A compact block filter request might arrive when a block has already been processed (and advertised) but its filter has not yet been constructed. In that window the node fails to respond, which the requesting peer treats as misbehaviour and may disconnect/ban.
Fixes: #29655, #27085 Related discussion: 1, 2
The problem: Bitcoin Core receives a new block and processes it, then advertises it; however, by that moment the compact filter might not yet have been constructed. If a peer asks for a filter in that window, Bitcoin Core simply does not respond. From the peer's perspective this is a misbehaviour (we advertised a block and don't provide filters for it), which results in disconnects or bans. While it does not critically affect core nodes, it breaks the network topology for BIP 157 clients.
More precisely, BIP157 specifies that for getcfilters requestor:
StopHash MUST be known to belong to a block accepted by the receiving peer. This is the case if the peer had previously sent a headers or inv message with that block or any descendents. A node that receives getcfilters with an unknown StopHash SHOULD NOT respond.
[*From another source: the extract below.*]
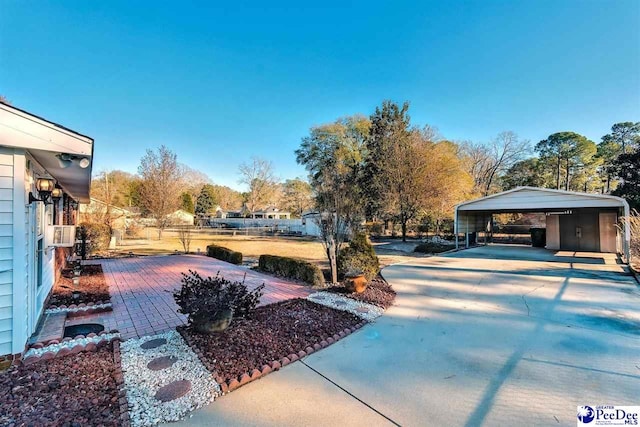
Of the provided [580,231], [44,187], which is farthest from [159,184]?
[580,231]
Current behaviour clearly contradicts the above specification.
I (re-)discovered it while testing "light" compact block filter nodes kyoto and its addition to ldk-node, it was also discussed in context of neutrino.
Proposed solution: compute filters on the fly when they are requested for blocks we already have. Unlike filter headers, individual filters do not commit to their predecessors, so we can compute them independently for a set of blocks. Moreover we compute each filter at most once and persist it, so subsequent requests proceed as usual by reading the already-computed filter from disk.
Changes:
LookupFilterLookupFilterHeaderLookupFilterRangeLookupFilterHashRange
Schematically LookupFilter now works as follows:
- On filter request, check if we know the requested block. If not, abort.
- Check if the filter is already computed and stored. If so, respond with it.
- Otherwise compute the filter, persist it, respond with it.
LookupFilterRange (and LookupFilterHashRange) now work as follows:
- We are asked for a filter range, say
[tip-N, tip](BIP 157 capsNat 1000). - Check if filters for the full range
[tip-N, tip]are already on disk. If so, respond with them. - Otherwise check if filters for the stable subrange
[tip-N, tip-10]are all on disk. If any are missing, fail — those are too far behind the tip to be a race-window miss and we refuse to recompute them on demand. - For each block in
[tip-9, tip]that is missing from the index, compute its filter on the fly. Then respond with the complete range.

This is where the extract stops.